PROBLEM TO WORK ON: Copy the rows from the line that contains "Can you determine which of" through the line that contains "2.91 metres", renaming "plastic bag of bread" to "bread bag" everywhere and leaving everything else unchanged.

DATA EXTRACT:
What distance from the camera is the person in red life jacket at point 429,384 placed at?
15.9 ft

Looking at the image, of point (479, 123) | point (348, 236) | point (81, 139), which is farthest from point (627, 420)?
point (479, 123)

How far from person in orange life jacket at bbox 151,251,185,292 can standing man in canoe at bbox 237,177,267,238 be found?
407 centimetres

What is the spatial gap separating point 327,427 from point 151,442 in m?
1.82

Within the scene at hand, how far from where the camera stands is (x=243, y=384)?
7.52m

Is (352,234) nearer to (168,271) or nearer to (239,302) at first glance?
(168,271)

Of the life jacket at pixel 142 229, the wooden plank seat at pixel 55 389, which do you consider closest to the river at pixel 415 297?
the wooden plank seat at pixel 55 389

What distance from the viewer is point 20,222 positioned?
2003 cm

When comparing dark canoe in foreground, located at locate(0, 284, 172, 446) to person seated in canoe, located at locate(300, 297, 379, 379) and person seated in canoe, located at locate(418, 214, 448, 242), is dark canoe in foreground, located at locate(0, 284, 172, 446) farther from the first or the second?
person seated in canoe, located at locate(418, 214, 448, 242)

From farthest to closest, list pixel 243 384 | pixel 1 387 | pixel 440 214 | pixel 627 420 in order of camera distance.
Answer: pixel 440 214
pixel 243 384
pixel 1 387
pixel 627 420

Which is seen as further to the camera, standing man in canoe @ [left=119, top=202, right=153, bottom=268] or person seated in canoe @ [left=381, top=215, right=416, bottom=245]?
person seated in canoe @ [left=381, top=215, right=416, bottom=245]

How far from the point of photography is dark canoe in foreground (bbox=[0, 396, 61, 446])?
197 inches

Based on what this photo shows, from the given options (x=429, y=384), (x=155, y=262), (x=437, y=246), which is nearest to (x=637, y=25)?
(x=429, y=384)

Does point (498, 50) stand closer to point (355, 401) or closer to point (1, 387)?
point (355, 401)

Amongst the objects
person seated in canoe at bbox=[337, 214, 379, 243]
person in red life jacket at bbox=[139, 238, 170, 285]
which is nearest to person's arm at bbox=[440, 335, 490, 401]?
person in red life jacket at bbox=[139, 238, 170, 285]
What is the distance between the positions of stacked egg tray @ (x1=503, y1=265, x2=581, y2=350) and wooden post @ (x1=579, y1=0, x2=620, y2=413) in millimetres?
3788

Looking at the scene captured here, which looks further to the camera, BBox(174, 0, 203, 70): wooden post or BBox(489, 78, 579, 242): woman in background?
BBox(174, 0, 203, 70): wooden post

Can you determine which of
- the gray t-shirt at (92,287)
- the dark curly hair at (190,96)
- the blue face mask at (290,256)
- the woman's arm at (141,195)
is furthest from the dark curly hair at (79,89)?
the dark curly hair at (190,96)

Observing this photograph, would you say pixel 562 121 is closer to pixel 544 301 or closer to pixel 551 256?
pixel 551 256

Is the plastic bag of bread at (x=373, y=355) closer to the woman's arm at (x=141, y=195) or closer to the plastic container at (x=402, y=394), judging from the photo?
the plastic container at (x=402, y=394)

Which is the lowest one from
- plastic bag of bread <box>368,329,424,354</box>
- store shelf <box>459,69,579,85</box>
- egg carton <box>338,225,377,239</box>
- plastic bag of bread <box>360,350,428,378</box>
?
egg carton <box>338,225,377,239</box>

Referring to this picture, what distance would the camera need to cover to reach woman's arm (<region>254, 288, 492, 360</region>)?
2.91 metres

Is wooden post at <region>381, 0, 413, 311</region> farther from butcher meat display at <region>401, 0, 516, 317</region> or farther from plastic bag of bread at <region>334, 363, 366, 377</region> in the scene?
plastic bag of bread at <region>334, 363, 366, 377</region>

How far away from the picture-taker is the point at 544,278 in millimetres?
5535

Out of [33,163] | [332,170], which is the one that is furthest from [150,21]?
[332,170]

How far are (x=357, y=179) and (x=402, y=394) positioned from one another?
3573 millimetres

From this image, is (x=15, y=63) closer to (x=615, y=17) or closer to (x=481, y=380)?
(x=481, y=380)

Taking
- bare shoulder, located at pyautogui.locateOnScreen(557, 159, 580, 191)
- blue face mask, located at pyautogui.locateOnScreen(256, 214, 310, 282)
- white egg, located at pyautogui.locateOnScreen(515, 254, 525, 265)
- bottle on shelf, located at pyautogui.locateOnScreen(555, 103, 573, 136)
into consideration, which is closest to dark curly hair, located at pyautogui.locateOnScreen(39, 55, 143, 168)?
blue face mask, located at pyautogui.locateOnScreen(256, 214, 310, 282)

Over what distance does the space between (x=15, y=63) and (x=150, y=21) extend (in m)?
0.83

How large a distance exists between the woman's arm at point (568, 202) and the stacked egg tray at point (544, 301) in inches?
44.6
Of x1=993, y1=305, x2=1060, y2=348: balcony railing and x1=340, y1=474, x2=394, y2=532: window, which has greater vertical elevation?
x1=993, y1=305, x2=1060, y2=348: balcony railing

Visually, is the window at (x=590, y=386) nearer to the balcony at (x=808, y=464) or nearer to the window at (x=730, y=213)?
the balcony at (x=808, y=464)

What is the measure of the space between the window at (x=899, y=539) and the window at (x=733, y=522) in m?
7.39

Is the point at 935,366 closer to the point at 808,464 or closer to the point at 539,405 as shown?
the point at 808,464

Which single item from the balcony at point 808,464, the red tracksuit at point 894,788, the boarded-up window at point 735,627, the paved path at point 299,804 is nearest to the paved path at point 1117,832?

OUTPUT:
Can you determine which of
- the gray t-shirt at (92,287)
- the dark curly hair at (190,96)
- the blue face mask at (290,256)
- the woman's arm at (141,195)
is furthest from the dark curly hair at (79,89)?
the dark curly hair at (190,96)

Observing this photograph, would you say pixel 562 121 is closer to pixel 544 301 or closer to pixel 551 256?
pixel 551 256

Is the bread bag at (x=373, y=355) closer to the woman's arm at (x=141, y=195) or closer to the plastic container at (x=402, y=394), judging from the photo?
the plastic container at (x=402, y=394)

Which is the lowest one from
- bread bag <box>368,329,424,354</box>
- store shelf <box>459,69,579,85</box>
- egg carton <box>338,225,377,239</box>
- bread bag <box>360,350,428,378</box>
?
egg carton <box>338,225,377,239</box>

Referring to this picture, what distance would the camera need to cover to reach woman's arm (<region>254, 288, 492, 360</region>)?
2.91 metres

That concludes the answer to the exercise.